2 [ Vraag niet aan de afgoden om hulp! ] De afgoden bedriegen. Wat de waarzeggers zeggen is niet waar. Zij kunnen jullie niet helpen. Daardoor dwalen de mensen rond als schapen die geen herder hebben en worden ze mishandeld.
3 [ De Heer zegt: ] "Ik ben woedend op de leiders van mijn volk. Zij zijn slechte herders van mijn kudde. En Ik heb hen gestraft. Maar Ik zal naar mijn kudde toe komen, zegt de Heer van de hemelse legers. Ik zal Juda sterk en moedig maken, een sterk leger, trots en moedig als het paard van de koning in de strijd.
4 Uit Juda zal de belangrijkste bouwsteen van het gebouw ontstaan , de tentpin, de strijdboog, de machtigste heersers.
5 En de mannen van Juda zullen dappere helden zijn. Ze zullen hun vijanden vertrappen als vuil in de straten. Ze zullen strijden, omdat de Heer met hen is. Ze zullen zelfs vijanden te paard overwinnen.
6 Ik zal het koninkrijk Juda sterk maken. Ik zal het koninkrijk Israël redden.
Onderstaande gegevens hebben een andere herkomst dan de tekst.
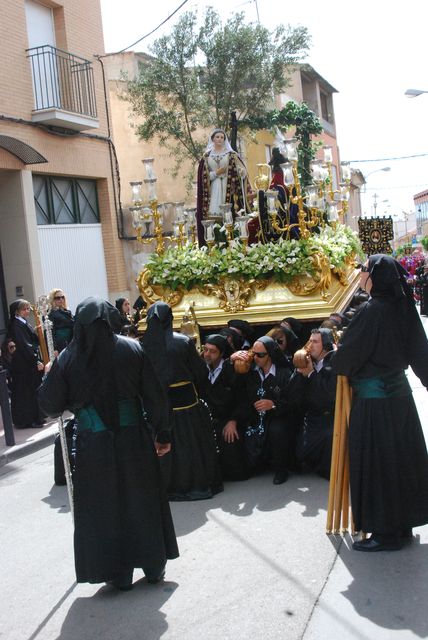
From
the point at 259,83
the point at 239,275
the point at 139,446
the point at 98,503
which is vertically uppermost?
the point at 259,83

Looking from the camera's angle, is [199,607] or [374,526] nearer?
[199,607]

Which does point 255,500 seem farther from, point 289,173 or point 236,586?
point 289,173

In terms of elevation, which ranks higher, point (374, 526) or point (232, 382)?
point (232, 382)

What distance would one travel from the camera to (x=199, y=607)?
13.7 feet

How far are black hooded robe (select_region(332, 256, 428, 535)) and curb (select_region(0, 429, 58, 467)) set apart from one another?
486 centimetres

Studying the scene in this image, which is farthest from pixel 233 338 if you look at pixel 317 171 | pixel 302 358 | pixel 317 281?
pixel 317 171

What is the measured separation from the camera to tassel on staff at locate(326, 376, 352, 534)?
4887mm

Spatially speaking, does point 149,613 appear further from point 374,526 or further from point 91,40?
point 91,40

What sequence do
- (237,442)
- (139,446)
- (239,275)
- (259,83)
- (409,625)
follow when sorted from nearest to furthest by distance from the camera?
(409,625) < (139,446) < (237,442) < (239,275) < (259,83)

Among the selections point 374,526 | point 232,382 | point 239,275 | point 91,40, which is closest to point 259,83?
point 91,40

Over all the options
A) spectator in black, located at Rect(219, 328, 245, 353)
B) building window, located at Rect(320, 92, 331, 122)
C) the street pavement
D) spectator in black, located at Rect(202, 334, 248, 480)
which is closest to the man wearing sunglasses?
the street pavement

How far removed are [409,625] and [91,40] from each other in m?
14.7

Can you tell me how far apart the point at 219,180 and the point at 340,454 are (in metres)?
5.88

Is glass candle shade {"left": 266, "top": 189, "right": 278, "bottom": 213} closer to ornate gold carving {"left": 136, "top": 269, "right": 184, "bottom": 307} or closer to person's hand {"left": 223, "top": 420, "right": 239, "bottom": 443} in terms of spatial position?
ornate gold carving {"left": 136, "top": 269, "right": 184, "bottom": 307}
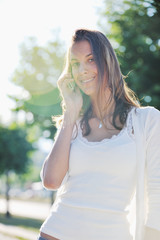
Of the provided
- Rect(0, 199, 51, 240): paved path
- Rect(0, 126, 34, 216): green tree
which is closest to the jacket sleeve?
Rect(0, 199, 51, 240): paved path

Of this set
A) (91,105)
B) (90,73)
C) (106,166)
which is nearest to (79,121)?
(91,105)

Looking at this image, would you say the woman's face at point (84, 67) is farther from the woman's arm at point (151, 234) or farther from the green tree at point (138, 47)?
the green tree at point (138, 47)

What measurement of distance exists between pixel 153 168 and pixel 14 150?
27.6 meters

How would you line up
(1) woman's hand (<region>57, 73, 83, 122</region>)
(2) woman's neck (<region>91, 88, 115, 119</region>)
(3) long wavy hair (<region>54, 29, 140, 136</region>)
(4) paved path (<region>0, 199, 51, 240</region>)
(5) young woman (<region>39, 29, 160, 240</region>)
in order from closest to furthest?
(5) young woman (<region>39, 29, 160, 240</region>), (3) long wavy hair (<region>54, 29, 140, 136</region>), (2) woman's neck (<region>91, 88, 115, 119</region>), (1) woman's hand (<region>57, 73, 83, 122</region>), (4) paved path (<region>0, 199, 51, 240</region>)

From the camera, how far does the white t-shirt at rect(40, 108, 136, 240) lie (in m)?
2.32

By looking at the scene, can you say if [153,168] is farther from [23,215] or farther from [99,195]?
[23,215]

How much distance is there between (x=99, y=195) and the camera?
7.78ft

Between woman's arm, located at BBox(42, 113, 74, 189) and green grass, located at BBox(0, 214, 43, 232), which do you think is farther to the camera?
green grass, located at BBox(0, 214, 43, 232)

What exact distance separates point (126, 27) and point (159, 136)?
9431 millimetres

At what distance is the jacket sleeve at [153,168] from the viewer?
2.18 metres

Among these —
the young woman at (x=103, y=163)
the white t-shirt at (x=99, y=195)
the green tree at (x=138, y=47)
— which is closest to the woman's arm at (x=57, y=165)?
the young woman at (x=103, y=163)

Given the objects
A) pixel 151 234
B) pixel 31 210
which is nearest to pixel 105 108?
pixel 151 234

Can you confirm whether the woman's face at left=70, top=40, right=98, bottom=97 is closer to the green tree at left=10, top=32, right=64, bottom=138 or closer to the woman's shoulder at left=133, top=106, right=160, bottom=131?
the woman's shoulder at left=133, top=106, right=160, bottom=131

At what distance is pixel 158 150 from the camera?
7.60ft
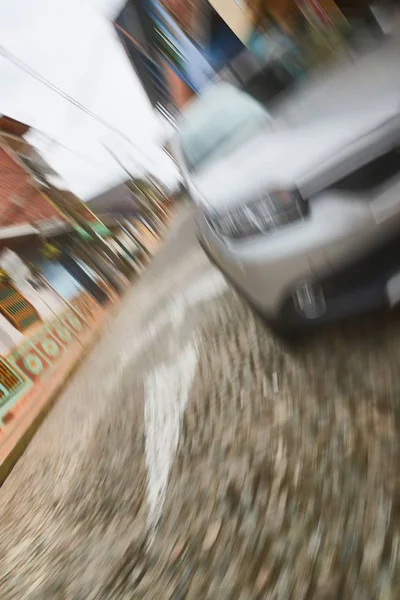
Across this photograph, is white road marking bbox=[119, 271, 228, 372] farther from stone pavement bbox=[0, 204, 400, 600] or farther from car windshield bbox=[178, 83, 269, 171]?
car windshield bbox=[178, 83, 269, 171]

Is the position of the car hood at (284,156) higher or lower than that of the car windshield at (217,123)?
lower

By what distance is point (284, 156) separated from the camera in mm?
1381

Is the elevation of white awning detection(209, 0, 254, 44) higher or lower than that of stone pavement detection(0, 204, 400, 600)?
higher

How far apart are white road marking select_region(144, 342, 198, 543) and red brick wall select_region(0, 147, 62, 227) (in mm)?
1745

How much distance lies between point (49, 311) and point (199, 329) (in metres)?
1.52

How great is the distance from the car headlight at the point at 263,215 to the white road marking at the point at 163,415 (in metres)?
0.89

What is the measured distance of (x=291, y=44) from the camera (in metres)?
1.97

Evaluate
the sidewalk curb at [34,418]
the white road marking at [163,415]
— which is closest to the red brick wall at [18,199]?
the sidewalk curb at [34,418]

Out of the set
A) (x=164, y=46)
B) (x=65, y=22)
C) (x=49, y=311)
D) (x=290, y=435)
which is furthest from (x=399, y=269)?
(x=49, y=311)

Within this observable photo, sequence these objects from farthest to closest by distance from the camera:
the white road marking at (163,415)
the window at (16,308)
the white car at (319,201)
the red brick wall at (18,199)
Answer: the red brick wall at (18,199)
the window at (16,308)
the white road marking at (163,415)
the white car at (319,201)

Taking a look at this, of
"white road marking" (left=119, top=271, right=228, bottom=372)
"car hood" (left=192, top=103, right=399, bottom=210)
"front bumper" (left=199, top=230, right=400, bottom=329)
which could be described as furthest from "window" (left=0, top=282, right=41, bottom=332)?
"front bumper" (left=199, top=230, right=400, bottom=329)

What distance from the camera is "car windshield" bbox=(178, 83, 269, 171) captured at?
5.78ft

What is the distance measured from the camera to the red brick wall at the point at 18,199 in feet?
11.0

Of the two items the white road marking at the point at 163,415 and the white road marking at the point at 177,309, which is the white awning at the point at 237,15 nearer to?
the white road marking at the point at 177,309
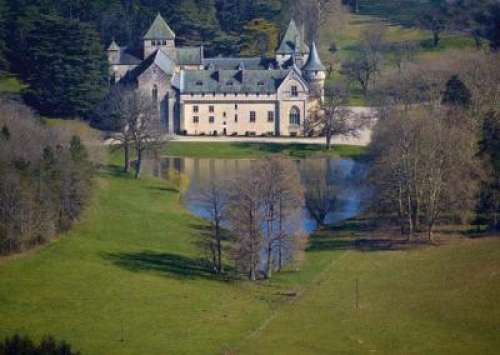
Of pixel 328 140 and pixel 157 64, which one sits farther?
pixel 157 64

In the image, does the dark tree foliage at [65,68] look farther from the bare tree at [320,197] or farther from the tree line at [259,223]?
the tree line at [259,223]

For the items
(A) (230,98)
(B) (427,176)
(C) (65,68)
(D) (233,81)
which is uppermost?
(C) (65,68)

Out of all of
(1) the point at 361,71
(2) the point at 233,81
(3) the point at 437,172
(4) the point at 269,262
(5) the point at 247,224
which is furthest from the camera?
(1) the point at 361,71

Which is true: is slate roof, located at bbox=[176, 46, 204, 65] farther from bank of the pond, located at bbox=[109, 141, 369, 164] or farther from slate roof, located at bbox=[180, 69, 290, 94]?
bank of the pond, located at bbox=[109, 141, 369, 164]

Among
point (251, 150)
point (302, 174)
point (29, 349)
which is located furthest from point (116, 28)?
point (29, 349)

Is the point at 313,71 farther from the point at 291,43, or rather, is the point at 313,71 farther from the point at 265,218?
the point at 265,218

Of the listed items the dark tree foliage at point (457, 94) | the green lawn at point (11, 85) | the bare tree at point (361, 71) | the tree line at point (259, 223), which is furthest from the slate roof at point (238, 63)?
the tree line at point (259, 223)

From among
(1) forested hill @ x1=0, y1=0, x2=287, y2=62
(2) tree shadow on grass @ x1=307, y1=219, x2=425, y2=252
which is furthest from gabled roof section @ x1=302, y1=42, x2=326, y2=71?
(2) tree shadow on grass @ x1=307, y1=219, x2=425, y2=252
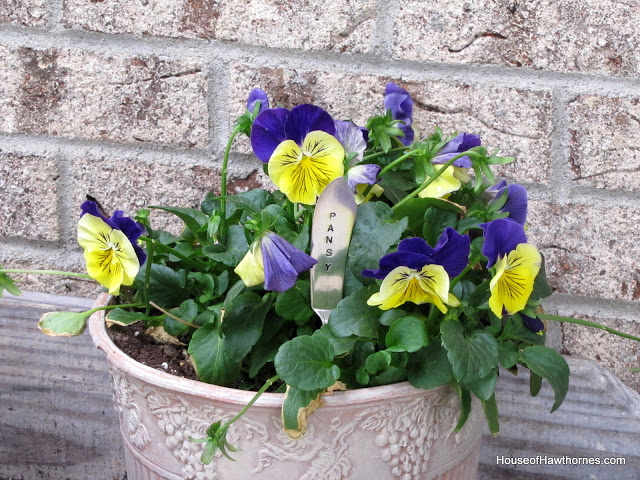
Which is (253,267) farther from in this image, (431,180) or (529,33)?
(529,33)

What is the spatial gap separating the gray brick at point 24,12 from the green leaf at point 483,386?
75cm

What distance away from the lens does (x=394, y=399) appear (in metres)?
0.57

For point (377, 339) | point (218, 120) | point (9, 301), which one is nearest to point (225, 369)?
point (377, 339)

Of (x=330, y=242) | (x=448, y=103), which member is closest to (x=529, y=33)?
(x=448, y=103)

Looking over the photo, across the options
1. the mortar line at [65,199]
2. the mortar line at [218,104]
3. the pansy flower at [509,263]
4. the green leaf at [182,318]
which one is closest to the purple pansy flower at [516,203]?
the pansy flower at [509,263]

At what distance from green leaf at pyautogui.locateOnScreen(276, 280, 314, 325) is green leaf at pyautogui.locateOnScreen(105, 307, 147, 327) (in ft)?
0.46

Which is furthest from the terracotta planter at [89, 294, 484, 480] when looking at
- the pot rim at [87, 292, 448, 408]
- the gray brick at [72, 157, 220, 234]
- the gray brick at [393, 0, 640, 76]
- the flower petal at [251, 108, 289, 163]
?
the gray brick at [393, 0, 640, 76]

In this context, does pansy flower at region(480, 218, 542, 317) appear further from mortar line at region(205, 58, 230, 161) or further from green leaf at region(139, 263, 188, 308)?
mortar line at region(205, 58, 230, 161)

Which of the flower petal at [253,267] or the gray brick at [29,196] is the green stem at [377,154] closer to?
the flower petal at [253,267]

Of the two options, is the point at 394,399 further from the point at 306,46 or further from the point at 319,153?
the point at 306,46

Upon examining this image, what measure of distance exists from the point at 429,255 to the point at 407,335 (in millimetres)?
69

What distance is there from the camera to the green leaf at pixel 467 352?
53 centimetres

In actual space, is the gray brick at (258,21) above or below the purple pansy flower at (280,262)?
above

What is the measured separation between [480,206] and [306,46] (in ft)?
1.20
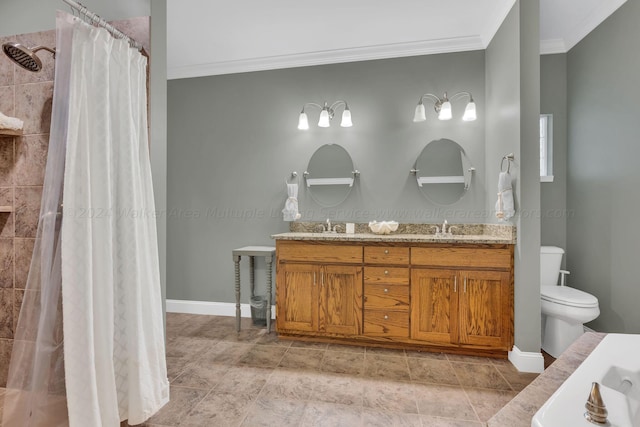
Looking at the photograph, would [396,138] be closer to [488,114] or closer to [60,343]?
[488,114]

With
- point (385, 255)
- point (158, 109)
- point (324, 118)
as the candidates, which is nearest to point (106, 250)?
point (158, 109)

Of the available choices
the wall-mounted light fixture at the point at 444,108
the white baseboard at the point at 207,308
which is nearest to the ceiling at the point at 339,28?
the wall-mounted light fixture at the point at 444,108

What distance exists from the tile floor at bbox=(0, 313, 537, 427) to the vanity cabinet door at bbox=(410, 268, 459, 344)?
0.18 metres

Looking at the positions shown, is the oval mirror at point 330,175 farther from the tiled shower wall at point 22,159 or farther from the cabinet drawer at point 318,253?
the tiled shower wall at point 22,159

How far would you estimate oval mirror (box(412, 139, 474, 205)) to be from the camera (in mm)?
2936

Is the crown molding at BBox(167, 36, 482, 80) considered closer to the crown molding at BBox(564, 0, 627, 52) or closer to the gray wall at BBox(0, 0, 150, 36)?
the crown molding at BBox(564, 0, 627, 52)

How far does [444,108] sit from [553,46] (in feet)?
4.11

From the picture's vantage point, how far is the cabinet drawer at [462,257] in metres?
2.29

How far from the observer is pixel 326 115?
3033 millimetres

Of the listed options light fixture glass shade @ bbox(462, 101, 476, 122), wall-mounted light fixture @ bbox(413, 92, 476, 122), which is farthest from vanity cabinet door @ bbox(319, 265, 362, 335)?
light fixture glass shade @ bbox(462, 101, 476, 122)

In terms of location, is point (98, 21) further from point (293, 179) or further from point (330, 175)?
point (330, 175)

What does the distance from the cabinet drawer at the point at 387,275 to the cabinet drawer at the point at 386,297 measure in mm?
42

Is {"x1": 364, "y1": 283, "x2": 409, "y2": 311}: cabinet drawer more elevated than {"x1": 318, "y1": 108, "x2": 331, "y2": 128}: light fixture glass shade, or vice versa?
{"x1": 318, "y1": 108, "x2": 331, "y2": 128}: light fixture glass shade

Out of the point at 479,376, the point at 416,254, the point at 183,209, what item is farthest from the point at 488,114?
the point at 183,209
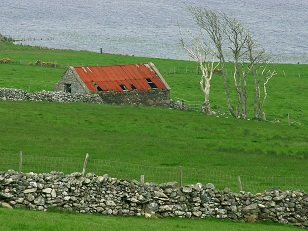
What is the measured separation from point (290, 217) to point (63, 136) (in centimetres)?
1808

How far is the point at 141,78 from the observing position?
7519cm

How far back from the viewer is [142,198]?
33.6 m

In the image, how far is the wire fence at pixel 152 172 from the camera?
125 feet

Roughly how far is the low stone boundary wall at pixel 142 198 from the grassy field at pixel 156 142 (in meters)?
1.04

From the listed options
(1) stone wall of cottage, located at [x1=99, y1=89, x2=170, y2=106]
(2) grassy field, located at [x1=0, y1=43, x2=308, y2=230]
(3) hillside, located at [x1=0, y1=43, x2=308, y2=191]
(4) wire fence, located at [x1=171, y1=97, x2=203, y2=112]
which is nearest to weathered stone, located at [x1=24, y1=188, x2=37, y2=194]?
(2) grassy field, located at [x1=0, y1=43, x2=308, y2=230]

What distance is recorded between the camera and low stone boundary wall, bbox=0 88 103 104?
64062mm

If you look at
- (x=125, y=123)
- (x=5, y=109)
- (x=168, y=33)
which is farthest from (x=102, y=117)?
(x=168, y=33)

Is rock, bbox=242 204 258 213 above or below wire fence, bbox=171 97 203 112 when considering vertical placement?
below

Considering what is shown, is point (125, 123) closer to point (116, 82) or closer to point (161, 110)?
point (161, 110)

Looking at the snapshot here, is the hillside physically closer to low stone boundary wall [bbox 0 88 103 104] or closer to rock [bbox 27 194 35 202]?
low stone boundary wall [bbox 0 88 103 104]

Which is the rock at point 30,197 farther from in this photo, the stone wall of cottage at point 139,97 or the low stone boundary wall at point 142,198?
the stone wall of cottage at point 139,97

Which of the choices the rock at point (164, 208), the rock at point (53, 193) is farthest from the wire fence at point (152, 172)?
the rock at point (53, 193)

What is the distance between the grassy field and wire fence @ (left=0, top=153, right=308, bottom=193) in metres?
0.06

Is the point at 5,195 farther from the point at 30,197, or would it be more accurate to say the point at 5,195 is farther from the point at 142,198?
the point at 142,198
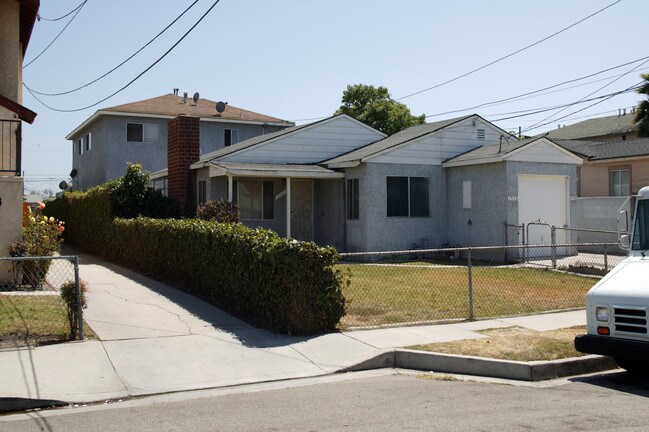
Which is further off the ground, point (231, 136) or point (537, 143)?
point (231, 136)

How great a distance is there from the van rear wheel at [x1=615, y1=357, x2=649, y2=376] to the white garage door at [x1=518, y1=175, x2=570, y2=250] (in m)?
12.0

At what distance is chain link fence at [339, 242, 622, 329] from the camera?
11227mm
Ik zal hen terugbrengen omdat Ik medelijden met hen heb. Ik zal weer voor hen zorgen. Het zal weer net als vroeger worden, alsof Ik hen nooit heb verlaten. Want Ik ben hun Heer God. Ik zal hen redden als ze Mij om hulp roepen.
7 Ze zullen zijn als een held uit Israël. Ze zullen zo vrolijk zijn alsof ze wijn gedronken hebben. Hun kinderen zullen het zien en blij zijn. Ze zullen juichen van blijdschap over de Heer.
8 Ik zal hen naar Mij toe fluiten en hen verzamelen. Want Ik zal hen bevrijden. Het zal weer net zo'n groot volk worden als eerst.